To give Zychy some credit, the ethnic composition of the forces he commanded was not of the most promising: around 3000 of the Austrian soldiers in the city were Italian, and thus unreliable, and the Navy was to be considered “not Austrian, but fully Italian”. Finally, there was the Arsenal: the biggest arms and ammunition depot in the city, where around 1200 Venetians worked in a state “of open agitation” was the weakest spot in the Austrian defense in the whole of Lombardy-Venetia.
And yet, the beginning of the Venetian revolution was a pacific one, in the fashion of the “ “legal agitation” promoted by Daniele Manin and Niccolò Tommaseo. What was the main act of such “disobedience”? A formal request to create a commission to “assess the reasons of the people’s discontent, find solutions to them, and finally, let the government know the needs and the desires of the populace”. The Venetian nobility, chiefly Alvise Francesco Mocenigo (3) and Giovanni Francesco Avesani (4), was no stranger to such demands, nor opposed them.
However, the Austrian response was not a receptive one: Manin and Tommaseo were arrested on January 18th, and this act alone was the death call for the attempted “revolution within the law”. The government response, coupled with news of the concession of Constitutions from the other Italian States sparked cries of “Viva San Marco” “Viva Pio IX”; the walls became dotted with writings of “Morte ai Tedeschi” (“Death to the Germans) and a flourishing of tricolor flags (heralding briefly even from the Tower Bell in San Marco’s square) and cockades all over the city. Gala events such as concerts at the Teatro la Fenice, or gatherings of “ladies and knights” at the many cafés in Piazza San Marco became occasions of manifestations of open joy for this desire of liberty and dissent for the lack of governmental response to it.

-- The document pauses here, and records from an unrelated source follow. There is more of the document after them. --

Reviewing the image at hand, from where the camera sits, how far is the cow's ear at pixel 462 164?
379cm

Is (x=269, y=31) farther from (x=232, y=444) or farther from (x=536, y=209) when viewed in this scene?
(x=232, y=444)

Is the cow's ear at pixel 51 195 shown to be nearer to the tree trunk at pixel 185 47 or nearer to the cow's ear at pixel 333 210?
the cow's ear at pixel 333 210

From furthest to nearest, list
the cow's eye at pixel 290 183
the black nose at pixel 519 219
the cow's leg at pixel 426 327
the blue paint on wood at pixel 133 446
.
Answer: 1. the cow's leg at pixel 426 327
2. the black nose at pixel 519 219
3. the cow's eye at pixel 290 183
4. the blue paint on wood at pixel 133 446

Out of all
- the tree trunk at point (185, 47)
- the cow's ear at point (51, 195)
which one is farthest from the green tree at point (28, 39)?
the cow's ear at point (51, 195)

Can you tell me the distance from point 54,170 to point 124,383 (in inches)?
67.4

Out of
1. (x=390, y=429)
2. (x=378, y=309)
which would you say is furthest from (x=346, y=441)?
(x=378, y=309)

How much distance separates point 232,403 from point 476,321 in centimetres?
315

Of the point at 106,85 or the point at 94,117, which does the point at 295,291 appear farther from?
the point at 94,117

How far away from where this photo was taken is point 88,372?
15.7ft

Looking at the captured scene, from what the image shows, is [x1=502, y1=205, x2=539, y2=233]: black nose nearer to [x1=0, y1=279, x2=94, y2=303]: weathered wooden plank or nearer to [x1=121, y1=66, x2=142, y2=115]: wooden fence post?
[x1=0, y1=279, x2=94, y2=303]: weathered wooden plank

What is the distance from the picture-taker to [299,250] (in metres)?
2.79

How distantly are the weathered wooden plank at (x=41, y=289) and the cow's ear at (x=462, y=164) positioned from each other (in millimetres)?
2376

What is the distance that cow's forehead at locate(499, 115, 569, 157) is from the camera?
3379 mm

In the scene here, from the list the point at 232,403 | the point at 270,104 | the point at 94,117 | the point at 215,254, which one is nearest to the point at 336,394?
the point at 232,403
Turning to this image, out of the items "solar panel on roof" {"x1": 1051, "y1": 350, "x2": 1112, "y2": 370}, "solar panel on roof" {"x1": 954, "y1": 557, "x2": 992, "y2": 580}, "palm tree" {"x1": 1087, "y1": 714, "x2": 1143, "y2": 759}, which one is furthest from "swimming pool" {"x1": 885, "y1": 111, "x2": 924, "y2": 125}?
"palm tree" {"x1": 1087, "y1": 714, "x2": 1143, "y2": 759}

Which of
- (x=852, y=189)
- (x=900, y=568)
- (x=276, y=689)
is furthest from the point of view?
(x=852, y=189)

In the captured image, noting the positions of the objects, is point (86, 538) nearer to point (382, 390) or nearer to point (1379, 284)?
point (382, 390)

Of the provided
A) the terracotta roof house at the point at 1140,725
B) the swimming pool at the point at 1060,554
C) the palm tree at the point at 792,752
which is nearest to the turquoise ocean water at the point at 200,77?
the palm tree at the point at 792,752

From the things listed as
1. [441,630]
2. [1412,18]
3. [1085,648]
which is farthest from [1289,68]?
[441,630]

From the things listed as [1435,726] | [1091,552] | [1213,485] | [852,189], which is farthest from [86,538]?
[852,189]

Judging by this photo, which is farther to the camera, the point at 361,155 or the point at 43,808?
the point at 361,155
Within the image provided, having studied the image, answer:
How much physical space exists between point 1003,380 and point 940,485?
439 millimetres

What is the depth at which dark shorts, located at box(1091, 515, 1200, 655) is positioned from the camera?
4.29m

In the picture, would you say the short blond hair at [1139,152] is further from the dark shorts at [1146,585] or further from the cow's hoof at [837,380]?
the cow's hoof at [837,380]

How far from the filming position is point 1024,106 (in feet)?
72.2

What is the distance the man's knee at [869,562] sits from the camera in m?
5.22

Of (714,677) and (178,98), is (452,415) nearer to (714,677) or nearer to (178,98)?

The common people in Venice did not stay idle, either: on March 20th, over 5000 (10000 according to Pálffy, but fear multiplies the number of enemies) people went on the streets to publicly ask for the liberation of Manin and Tommaseo. Liberated nearly on the spot by the Governor, the two were taken in triumph to Piazza San Marco, where Manin held a memorable speech to the crowd, in which the calls for calm and moderation were drowned by the final sentence: “There are, however, solemn times and cases, signaled by the Providence, in which insurrection is no right, but duty”. (5)
The people of Venice dutifully obliged.
Footnotes
- “The Dominant”, one of the nicknames the Republic of Venice (this particular one to be shared with the Republic of Genoa)
- Frontier soldier of Croatian ethnicity of the Austrian Empire
- Venetian patrician, of liberal leanings, son-in-law of Austrian Governor Johan B. Spaur
- Originally from Verona, one the best lawyers in Venice, and Italian patriot of moderate leanings
- This, as basically all this chapter, is OTL.